Und ich denke an das Miteinander im Job. Wir hören zu. Hören wir genug hin? Wir schauen zu. Sehen wir wirklich hin? Und wir nörgeln. Lasst uns mehr fragen und handeln. Wir reden viel und sagen oft wenig. Wir sehen die Dinge so kritisch. Statt den Fokus auf das Positive zu lenken. Brauchen wir wirklich all die Optimierungsappelle? Wir haben einen gesunden Menschenverstand und Herz! Wir haben so viel. Lasst uns mehr geben. Und:

 

Wir reden viel vom Können, viel zu wenig vom Sein.

 

Darin, so glaube ich, liegt der Ursprung für die Leere, die unser Streben nach höher und schneller und weiter für Viele produziert. Leere ist besonders für Erfolgreiche ein streng gehütetes Geheimnis, die ihren Wert im Performen sehen. Sie sehen in der Wüste reine Ödnis.

 

Ich möchte noch kurz von Khalil erzählen, dem 26jährigen Nomaden, mit seinem wilden Haar, den schlechten Zähnen und dem herzlichsten Lächeln, das die Wüste wohl zu bieten hatte. Abends trommelte und sang er mit ein paar Jungs. Wir tanzten um's Feuer (ja, das klingt kitschig, war es auch ein bisschen). Und dann redeten wir etwas. Ich war neugierig auf sein Leben; er hatte eine fast magische Ausstrahlung. Khalil ist in der Wüste aufgewachsen. Er hat probiert in Marrakech zu leben. Das sei nichts für ihn. Was er brauche, fände er hier. Er sieht die Sonne jeden Tag auf- und wieder untergehen. Er kann seine Musik machen und singen, zusammen mit seinen Jungs. Er habe Gäste, von denen er lerne. Es sei die Freiheit, die er für nichts eintauschen wolle. Ich habe selten einen Menschen getroffen, der so zufrieden und klar auf mich wirkte.

═══

*Aufgabenliste*:
1 - In welcher Stadt hat Khalil laut dem Auszug über die Wüste und Khalil zu leben versucht?
2 - Führen Sie den Auszug über die Wüste und Khalil im Anschluss an seinen letzten Satz weiter.
Die Zeilen sind für die Bearbeitung ohne Belang.

Einträge aus einer Datenquelle:
═══

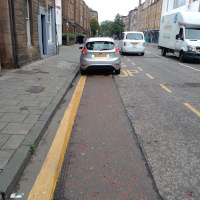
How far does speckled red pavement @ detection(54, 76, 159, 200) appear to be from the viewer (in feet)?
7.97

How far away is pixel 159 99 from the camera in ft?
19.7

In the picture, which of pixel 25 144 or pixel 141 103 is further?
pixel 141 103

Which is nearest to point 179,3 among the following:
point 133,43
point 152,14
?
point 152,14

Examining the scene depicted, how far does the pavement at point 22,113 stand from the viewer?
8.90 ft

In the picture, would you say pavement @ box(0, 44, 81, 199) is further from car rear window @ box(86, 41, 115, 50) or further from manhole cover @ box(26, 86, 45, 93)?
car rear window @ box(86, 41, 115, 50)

═══

*Antworten pro Aufgabe*:
1 - In Marrakech.

2 -
 

Nein, ich sehne mich nicht nach einem Leben in Einfachheit am Rande der Sahara oder plane, ein Riad in Essaouira zu eröffnen. Es geht mir meistens echt gut, wo ich bin. Doch die vielen inspirierenden Erlebnisse und Gespräche der gesamten Reise nehme ich mit. Ich erzählte schon oft davon. Manche seufzten dann: einfach mehr sein zu können, ja, das wäre toll. 

 

Die Stunden in der Sahara waren still und reich für mich. Eine weitere Etappe auf meiner Reise nach Innen, die ich immer wieder antrete. Diese war wesentlich. Beruflich und privat. Echte Begegnung mit sich selbst braucht Raum und Zeit. Ob Wüste oder Wald, Berge oder Meer - wir finden beides überall.

 

Du hast bis hier gelesen. Wow. Ich bin neugierig auf eine deiner Etappen...

 

Herzlich grüßt dich,

Cornelia

 

 

Fotos: privat/Michael Lütge

 

*Natürlich steckte keine Methode dahinter. Und just spinne ich Ideen...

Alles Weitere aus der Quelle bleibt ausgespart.